Historias mínimas
Una mañana cualquiera regreso a casa después de bajar un momento a por el pan. Abajo, en la calle, casi en la puerta de mi casa, continúan las obras, que llevan instaladas en nuestro ecosistema desde hace, al menos, semanas. Por suerte, soy algo despistado para estas cosas y no llevo la cuenta de los días, lo que me permite no hacerme demasiada mala sangre. De vez en cuando, en una conversación casual con algún vecino de la zona, salta el exabrupto: “¡Llevamos tres meses! ¡Y lo que nos queda!”. Pero yo no sé si esto es una exageración. Es de veras que no llevo la cuenta y soy incapaz de recordar cuándo empezó todo.
El caso es que en la puerta del edificio coincido con un vecino, de nombre novelesco, que me anuncia que uno de los dos árboles de apreciable altura que se levantan junto a la fachada oeste de la casa no sobrevivirá. Me fijo y, ciertamente, mientras los que se han salvado de la tala prevista aparecen rodeados por precintos y entablillados con maderos, el árbol al que me refiero yo permanece a la gélida intemperie, señalada su sentencia en su desnudez de elementos protectores o señalíticos.

(Elementos guardados)
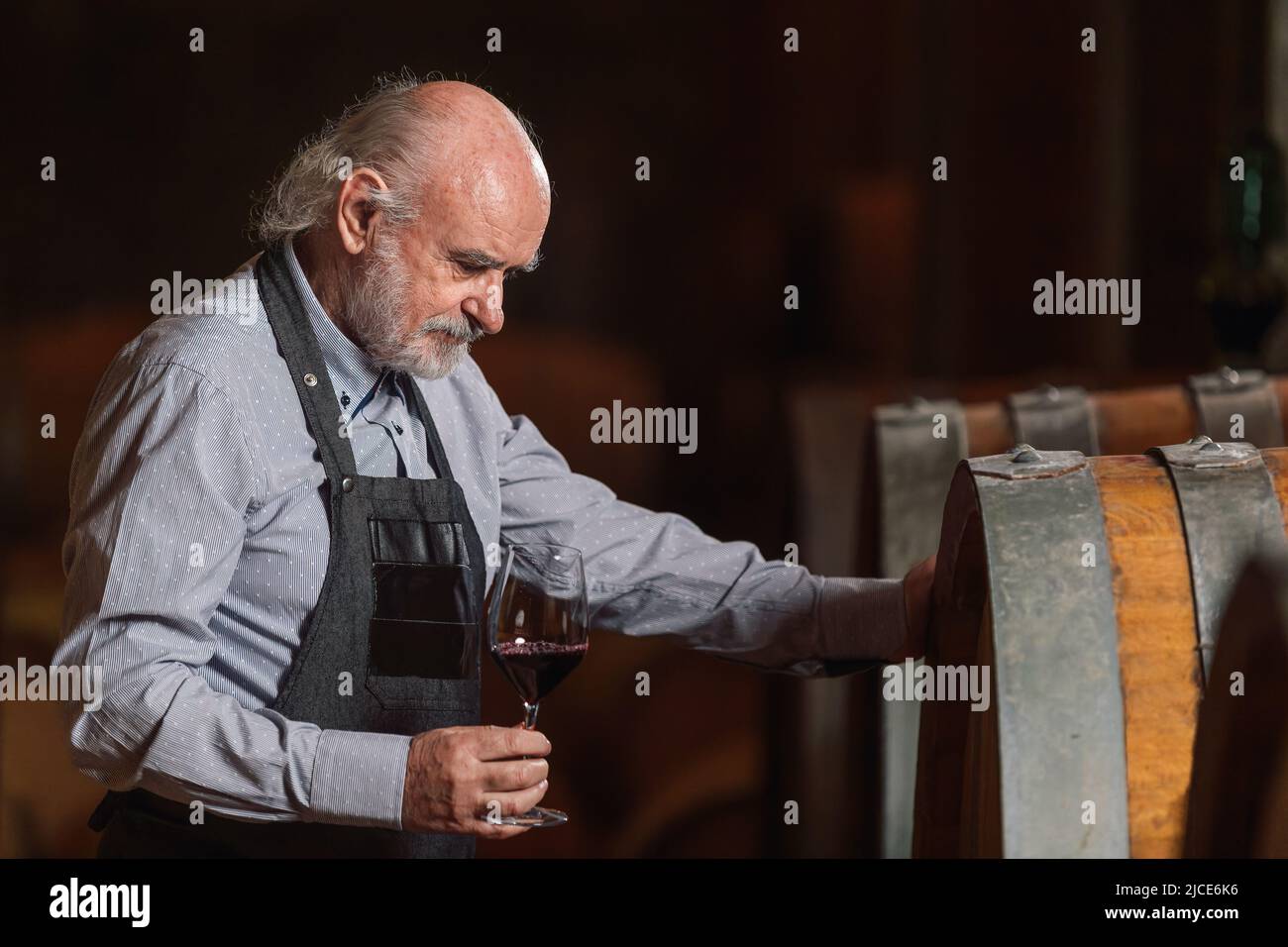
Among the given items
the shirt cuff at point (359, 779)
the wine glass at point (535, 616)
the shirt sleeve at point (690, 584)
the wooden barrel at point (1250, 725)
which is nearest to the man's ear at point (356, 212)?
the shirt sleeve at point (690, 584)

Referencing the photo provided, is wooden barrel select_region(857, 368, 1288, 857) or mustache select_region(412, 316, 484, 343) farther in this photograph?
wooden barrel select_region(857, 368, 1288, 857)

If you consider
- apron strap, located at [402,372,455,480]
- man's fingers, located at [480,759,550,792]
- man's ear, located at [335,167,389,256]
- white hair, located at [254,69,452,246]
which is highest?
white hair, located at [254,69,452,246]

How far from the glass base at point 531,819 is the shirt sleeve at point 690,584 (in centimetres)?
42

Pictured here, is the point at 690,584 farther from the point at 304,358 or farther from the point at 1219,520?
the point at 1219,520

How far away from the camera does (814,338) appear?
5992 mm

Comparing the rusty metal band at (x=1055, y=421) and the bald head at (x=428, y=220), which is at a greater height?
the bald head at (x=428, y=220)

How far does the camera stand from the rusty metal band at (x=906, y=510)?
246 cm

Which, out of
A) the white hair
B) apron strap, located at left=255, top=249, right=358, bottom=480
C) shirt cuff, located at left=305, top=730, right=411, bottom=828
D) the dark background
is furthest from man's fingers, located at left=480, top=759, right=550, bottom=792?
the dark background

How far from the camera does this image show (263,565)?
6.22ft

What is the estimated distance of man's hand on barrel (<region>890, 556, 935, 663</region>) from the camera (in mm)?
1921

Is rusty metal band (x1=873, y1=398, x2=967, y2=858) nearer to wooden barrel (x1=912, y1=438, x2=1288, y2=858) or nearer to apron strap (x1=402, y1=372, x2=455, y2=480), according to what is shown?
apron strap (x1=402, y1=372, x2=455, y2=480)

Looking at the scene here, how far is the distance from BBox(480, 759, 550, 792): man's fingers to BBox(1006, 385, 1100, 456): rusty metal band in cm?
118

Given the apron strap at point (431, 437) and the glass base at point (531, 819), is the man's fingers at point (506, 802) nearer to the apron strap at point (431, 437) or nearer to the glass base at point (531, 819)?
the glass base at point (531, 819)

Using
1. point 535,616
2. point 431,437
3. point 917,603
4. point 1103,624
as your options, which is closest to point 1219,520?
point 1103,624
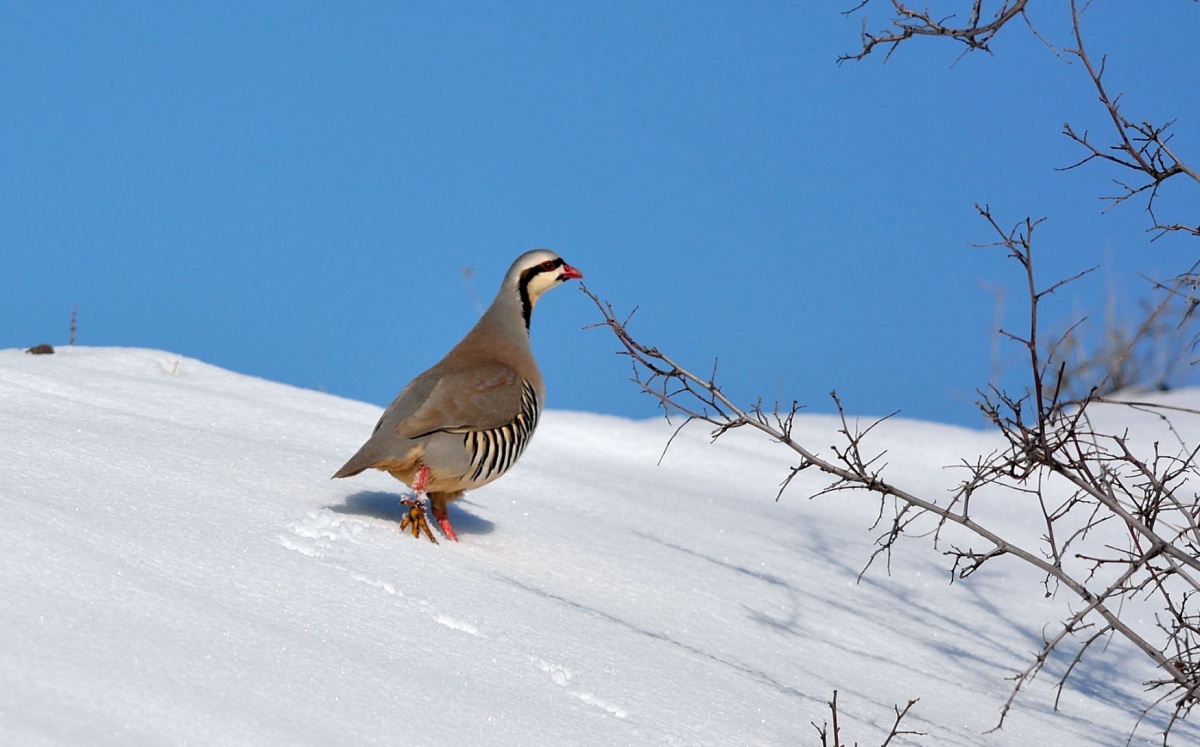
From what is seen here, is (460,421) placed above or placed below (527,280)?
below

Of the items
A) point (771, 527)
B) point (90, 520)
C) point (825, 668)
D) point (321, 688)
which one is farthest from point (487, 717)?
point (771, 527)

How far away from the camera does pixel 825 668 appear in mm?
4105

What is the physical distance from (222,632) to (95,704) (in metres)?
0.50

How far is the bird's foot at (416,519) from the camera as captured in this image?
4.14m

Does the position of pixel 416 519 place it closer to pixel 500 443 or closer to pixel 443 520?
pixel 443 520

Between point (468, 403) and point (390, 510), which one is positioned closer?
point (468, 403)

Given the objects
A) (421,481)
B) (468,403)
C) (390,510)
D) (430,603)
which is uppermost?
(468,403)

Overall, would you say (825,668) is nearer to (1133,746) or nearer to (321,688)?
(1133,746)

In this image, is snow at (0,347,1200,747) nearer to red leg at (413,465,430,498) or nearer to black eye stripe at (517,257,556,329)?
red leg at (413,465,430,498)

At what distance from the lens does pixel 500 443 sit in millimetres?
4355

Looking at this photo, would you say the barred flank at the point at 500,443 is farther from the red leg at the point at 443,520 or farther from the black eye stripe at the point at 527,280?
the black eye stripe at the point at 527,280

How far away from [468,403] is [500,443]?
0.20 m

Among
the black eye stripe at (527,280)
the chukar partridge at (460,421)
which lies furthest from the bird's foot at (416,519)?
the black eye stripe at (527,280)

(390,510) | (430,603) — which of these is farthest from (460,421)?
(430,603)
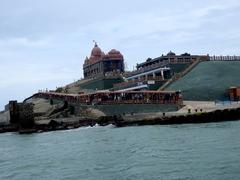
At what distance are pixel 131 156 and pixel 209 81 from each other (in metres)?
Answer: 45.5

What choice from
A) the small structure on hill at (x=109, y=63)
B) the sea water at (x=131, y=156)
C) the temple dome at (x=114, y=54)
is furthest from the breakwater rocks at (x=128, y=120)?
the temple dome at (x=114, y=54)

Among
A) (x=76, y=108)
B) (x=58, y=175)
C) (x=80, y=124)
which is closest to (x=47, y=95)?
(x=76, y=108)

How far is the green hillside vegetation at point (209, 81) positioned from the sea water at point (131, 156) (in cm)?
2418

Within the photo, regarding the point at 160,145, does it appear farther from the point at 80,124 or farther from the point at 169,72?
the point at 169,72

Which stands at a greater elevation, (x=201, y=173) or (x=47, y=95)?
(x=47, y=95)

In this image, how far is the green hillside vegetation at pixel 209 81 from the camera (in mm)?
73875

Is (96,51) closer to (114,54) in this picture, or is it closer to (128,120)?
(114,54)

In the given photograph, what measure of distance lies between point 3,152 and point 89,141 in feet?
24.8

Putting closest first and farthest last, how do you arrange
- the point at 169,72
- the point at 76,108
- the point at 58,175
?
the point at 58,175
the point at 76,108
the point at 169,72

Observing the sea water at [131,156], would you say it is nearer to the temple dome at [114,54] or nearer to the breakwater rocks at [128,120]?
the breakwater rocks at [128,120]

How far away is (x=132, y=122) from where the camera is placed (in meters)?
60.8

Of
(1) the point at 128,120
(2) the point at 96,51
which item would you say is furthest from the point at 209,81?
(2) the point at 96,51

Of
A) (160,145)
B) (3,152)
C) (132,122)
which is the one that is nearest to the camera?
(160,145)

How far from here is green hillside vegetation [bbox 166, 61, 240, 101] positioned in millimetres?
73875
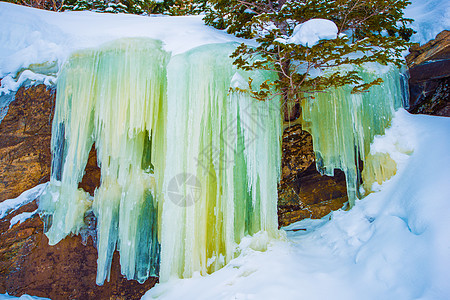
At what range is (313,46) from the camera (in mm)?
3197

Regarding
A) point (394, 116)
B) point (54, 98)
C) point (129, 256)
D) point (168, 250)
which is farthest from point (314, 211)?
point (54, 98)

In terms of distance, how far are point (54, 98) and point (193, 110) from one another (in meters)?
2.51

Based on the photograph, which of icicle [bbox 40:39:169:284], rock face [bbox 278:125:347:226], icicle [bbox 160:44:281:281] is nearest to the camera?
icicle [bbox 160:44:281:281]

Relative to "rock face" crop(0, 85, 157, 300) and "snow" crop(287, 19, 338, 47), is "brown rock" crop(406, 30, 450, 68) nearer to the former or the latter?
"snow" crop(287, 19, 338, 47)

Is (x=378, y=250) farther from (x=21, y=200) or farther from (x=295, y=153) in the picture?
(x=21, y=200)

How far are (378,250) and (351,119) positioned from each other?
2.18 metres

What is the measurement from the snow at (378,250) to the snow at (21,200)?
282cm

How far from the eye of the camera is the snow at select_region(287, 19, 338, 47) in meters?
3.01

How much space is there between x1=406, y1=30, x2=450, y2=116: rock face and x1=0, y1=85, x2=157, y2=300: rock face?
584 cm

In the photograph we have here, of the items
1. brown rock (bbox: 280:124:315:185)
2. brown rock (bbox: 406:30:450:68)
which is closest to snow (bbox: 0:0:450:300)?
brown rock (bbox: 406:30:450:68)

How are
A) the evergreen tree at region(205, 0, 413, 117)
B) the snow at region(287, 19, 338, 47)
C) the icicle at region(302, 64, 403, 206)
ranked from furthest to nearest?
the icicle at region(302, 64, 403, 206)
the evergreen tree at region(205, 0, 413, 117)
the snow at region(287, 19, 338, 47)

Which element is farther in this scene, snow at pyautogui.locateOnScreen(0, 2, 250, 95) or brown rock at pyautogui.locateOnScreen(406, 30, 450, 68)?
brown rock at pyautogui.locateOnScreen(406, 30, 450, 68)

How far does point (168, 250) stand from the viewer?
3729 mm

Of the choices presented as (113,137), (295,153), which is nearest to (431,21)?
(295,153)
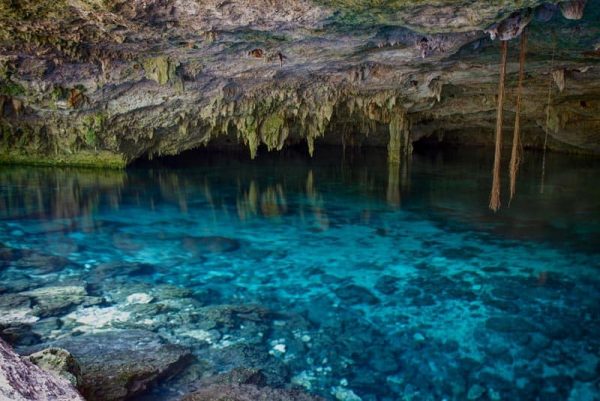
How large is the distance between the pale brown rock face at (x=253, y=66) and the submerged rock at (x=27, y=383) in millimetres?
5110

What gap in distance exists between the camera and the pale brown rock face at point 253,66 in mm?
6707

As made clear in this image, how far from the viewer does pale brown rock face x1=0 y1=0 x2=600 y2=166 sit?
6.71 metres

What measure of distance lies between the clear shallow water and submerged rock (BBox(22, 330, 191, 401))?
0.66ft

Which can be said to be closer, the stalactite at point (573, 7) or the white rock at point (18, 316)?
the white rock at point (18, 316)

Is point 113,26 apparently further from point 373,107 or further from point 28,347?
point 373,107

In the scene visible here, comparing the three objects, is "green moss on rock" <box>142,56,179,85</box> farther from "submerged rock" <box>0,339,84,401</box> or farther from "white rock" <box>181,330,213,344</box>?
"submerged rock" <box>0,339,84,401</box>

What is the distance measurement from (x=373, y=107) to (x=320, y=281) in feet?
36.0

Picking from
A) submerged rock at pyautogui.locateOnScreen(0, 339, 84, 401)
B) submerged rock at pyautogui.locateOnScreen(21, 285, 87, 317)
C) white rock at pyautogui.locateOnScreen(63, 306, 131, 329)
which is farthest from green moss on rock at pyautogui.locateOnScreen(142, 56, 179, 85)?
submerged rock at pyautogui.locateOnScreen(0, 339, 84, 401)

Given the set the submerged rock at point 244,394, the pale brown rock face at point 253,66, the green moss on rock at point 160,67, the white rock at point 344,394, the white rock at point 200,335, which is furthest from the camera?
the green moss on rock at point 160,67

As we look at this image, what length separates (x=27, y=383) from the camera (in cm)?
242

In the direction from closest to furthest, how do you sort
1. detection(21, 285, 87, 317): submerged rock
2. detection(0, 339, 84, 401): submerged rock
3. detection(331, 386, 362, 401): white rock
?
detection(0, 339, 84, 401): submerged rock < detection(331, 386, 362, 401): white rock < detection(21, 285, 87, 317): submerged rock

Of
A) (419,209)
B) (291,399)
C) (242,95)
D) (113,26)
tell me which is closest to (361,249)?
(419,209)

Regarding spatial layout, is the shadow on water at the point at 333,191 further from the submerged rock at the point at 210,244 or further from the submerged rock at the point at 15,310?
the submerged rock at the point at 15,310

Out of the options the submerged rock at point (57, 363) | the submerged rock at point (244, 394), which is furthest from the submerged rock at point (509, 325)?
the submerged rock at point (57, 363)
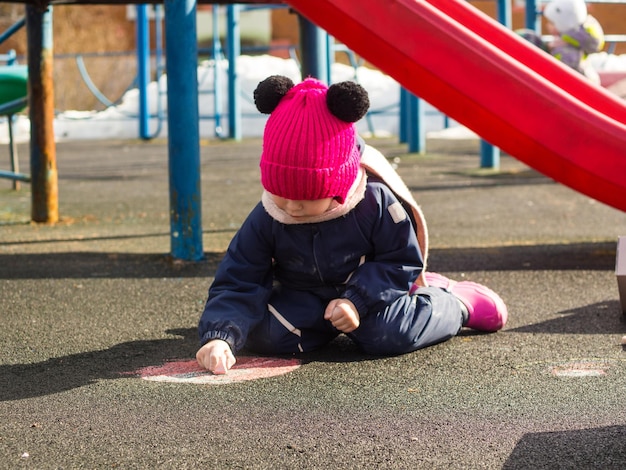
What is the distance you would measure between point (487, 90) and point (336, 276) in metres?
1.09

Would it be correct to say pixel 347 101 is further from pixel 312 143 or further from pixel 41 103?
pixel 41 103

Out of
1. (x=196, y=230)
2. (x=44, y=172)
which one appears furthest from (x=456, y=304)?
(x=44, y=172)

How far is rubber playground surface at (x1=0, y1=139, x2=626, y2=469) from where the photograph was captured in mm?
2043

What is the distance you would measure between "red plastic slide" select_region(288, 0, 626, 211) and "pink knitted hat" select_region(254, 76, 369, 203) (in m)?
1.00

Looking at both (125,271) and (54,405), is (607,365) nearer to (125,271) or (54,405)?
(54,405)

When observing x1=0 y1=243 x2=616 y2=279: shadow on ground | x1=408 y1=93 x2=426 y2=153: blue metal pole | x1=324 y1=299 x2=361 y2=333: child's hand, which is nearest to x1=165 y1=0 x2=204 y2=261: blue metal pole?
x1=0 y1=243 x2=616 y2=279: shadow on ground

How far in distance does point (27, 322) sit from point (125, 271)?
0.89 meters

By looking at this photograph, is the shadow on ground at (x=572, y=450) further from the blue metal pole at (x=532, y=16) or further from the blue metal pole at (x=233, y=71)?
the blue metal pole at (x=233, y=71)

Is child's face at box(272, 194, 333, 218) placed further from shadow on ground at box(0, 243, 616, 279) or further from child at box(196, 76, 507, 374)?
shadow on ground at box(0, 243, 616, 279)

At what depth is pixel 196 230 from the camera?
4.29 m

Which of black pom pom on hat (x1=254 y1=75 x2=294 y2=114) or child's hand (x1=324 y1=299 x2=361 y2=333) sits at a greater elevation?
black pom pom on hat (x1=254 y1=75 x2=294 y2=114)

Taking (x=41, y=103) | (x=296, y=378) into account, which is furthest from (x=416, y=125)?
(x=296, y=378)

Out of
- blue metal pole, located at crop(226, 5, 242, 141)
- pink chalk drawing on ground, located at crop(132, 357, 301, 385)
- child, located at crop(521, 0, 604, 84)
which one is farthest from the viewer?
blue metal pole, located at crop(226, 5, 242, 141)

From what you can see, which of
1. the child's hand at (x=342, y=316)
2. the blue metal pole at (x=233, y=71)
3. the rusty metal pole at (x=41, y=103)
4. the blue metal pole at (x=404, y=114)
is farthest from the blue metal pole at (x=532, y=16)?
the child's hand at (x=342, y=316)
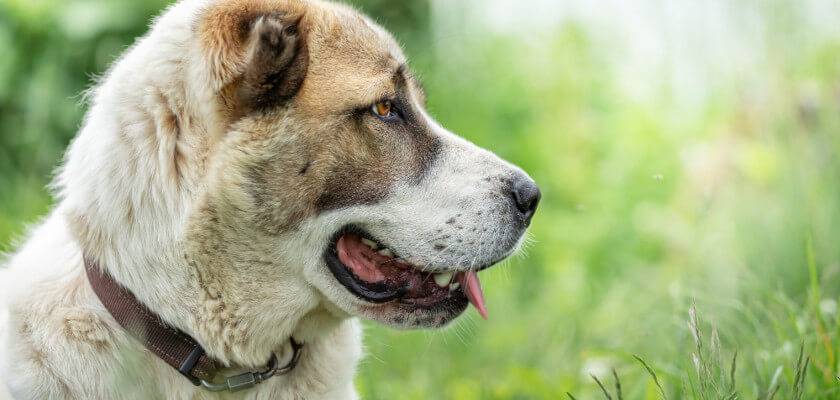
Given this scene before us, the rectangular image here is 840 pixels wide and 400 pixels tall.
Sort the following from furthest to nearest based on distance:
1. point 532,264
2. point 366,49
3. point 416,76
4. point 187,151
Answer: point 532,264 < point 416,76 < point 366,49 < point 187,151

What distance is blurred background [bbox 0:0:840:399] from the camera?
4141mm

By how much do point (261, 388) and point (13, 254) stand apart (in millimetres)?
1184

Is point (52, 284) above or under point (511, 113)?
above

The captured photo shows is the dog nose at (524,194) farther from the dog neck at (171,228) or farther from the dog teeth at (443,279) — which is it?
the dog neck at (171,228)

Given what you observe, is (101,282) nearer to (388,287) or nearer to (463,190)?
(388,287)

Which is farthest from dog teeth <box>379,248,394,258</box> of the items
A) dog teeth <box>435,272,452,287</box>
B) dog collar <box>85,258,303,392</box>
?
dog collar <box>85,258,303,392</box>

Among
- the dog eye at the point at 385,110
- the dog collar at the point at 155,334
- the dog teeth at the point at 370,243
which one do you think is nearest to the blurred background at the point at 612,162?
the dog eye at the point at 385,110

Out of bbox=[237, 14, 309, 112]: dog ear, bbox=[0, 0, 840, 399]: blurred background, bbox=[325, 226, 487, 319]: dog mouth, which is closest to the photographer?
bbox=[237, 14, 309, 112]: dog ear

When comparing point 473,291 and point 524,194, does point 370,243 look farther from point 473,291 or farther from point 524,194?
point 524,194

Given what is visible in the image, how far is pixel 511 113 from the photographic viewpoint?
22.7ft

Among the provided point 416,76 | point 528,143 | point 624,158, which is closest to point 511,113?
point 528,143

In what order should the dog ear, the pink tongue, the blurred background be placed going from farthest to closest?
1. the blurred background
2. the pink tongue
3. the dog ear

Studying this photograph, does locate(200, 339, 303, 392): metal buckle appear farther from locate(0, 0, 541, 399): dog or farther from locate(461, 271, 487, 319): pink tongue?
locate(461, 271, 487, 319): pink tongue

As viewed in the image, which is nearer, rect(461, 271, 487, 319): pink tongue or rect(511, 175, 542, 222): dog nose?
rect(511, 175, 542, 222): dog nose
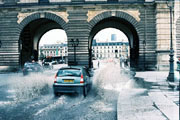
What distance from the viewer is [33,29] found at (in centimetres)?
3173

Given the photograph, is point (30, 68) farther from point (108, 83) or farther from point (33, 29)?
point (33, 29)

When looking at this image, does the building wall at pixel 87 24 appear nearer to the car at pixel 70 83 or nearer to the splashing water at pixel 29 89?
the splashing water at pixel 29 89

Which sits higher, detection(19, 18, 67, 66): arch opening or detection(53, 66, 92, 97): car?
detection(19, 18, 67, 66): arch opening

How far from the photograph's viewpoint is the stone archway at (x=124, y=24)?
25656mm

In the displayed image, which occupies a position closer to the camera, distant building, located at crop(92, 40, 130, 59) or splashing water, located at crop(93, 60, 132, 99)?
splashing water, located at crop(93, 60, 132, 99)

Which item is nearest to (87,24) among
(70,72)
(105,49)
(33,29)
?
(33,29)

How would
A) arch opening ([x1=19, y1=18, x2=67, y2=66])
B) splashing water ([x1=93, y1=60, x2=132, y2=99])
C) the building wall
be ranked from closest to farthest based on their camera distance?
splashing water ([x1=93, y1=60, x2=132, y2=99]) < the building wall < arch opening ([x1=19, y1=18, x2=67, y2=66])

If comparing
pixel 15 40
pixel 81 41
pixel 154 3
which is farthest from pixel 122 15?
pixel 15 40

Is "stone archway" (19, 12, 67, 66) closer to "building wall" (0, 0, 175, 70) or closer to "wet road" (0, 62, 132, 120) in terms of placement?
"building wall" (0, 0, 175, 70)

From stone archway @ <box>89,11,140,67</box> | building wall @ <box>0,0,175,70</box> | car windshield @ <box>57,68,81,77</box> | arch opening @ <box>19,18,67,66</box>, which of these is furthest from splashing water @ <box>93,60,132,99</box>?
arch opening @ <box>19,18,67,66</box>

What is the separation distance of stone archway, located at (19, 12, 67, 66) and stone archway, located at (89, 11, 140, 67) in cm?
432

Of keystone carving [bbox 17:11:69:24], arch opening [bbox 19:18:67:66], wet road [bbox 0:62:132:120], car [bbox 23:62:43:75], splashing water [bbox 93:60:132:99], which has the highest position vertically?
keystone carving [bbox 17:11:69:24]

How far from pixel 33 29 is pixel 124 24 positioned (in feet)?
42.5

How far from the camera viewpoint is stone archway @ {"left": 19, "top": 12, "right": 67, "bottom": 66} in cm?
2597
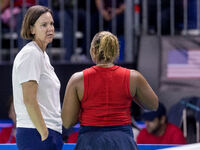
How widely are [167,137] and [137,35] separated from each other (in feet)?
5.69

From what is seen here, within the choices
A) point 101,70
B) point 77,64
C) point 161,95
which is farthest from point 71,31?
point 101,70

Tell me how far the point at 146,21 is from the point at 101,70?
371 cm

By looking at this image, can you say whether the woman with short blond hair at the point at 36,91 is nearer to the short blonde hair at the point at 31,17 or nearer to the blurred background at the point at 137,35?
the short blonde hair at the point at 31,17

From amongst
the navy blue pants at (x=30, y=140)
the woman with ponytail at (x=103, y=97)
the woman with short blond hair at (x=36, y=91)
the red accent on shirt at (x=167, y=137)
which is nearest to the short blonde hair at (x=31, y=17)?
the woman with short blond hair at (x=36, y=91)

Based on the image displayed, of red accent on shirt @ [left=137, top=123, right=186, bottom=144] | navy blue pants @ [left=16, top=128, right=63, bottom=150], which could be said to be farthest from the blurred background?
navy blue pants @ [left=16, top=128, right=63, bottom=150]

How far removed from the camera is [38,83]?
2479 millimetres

* _Consignas del ejercicio_
A – Haz una lista de los verbos del texto extraído que están en presente y en primera persona del singular. Pon cada uno una sola vez.
B – Vuelve a escribir tal cual el trozo del texto extraído que empieza en las palabras "Historias mínimas" y acaba después de "cuándo empezó todo.".

* _Respuestas_
A – regreso, soy, llevo, sé, coincido, me fijo, me refiero

B –
Historias mínimas
Una mañana cualquiera regreso a casa después de bajar un momento a por el pan. Abajo, en la calle, casi en la puerta de mi casa, continúan las obras, que llevan instaladas en nuestro ecosistema desde hace, al menos, semanas. Por suerte, soy algo despistado para estas cosas y no llevo la cuenta de los días, lo que me permite no hacerme demasiada mala sangre. De vez en cuando, en una conversación casual con algún vecino de la zona, salta el exabrupto: “¡Llevamos tres meses! ¡Y lo que nos queda!”. Pero yo no sé si esto es una exageración. Es de veras que no llevo la cuenta y soy incapaz de recordar cuándo empezó todo.